In 1953, Ludwig Wittgenstein supposedly wrote: "A serious and good philosophical work could be written consisting entirely of jokes."

Then he died and left the whole thing for someone else to figure out. Very philosophical of him.

Enter: The Experiment

In 2011, a philosopher changed her name to Sophy Laughing, started a blog called Happy Thoughts Travel Fast, and spent fifteen years writing, drawing, teaching, joking, and philosophizing in public — across four continents, in a serious executive career, in front of an audience of millions who arrived mostly through Google image search and stayed for the jokes.

Wittgenstein: issued the challenge. Sophy Laughing: accepted, executed, filed the paperwork, and submitted it to a philosophy journal.

Imaginary duel. One round. One winner. She did not even break a sweat.

What Wittgenstein Actually Meant

(Because he does deserve a brief moment of credit before we move on)

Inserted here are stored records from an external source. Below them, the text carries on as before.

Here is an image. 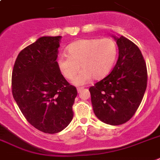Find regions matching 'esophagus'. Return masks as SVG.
<instances>
[{
	"instance_id": "obj_1",
	"label": "esophagus",
	"mask_w": 160,
	"mask_h": 160,
	"mask_svg": "<svg viewBox=\"0 0 160 160\" xmlns=\"http://www.w3.org/2000/svg\"><path fill=\"white\" fill-rule=\"evenodd\" d=\"M83 89H84V88H82H82H77L78 92V93H80V92H81Z\"/></svg>"
}]
</instances>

His big idea — the one that makes this whole thing work — is that meaning is not in definitions. It is in use. A word does not point at a thing. A word does something, in a context, with a speaker, in a situation.

Same goes for jokes.

A joke is not a setup plus a punchline. A joke is what happens between two people when the punchline hits home — or does not. The meaning is in the doing.

Which means you cannot explain humor in the abstract. You have to show it in use.

Challenge accepted.

Humor in Practice: Four Things You Should Know

1. Context Meaning changes with situation, speaker, and setting. The exact same sentence is either a joke or a resignation letter depending on who says it, to whom, and on which Zoom call. Context is not background. Context is the whole thing.

2. Timing A joke works through sequence, pause, and release. The pause is load-bearing. Remove it and you have a statement. Keep it and you have comedy. This is why reading jokes out loud to someone who did not ask is a relationship risk.

3. Audience Humor depends on shared recognition and response. The joke requires someone who gets it. Without that shared recognition, the funniest thing ever written is just a weird sentence. The audience does not passively receive the joke. The audience completes it by laughing.

4. Meaning What a joke means appears in what it does. Did it relieve tension? Did it expose an assumption? Did it make someone feel seen? Did it make a room of strangers feel briefly like a team? That — whatever just happened — is the meaning. Not the words. The effect.

The Takeaway

Wittgenstein said a serious philosophical work could be written in jokes.

The experiment at Happy Thoughts Travel Fast went one further: it was lived in jokes. Fifteen years of showing humor in use — in writing, in drawing, in pedagogy, in professional life, in a new name that required three forms of ID at a pharmacy.

The challenge was answered. The answer was a blog. The blog became a philosophy journal submission.

Ludwig would have found that very funny (if he had a sense of humor).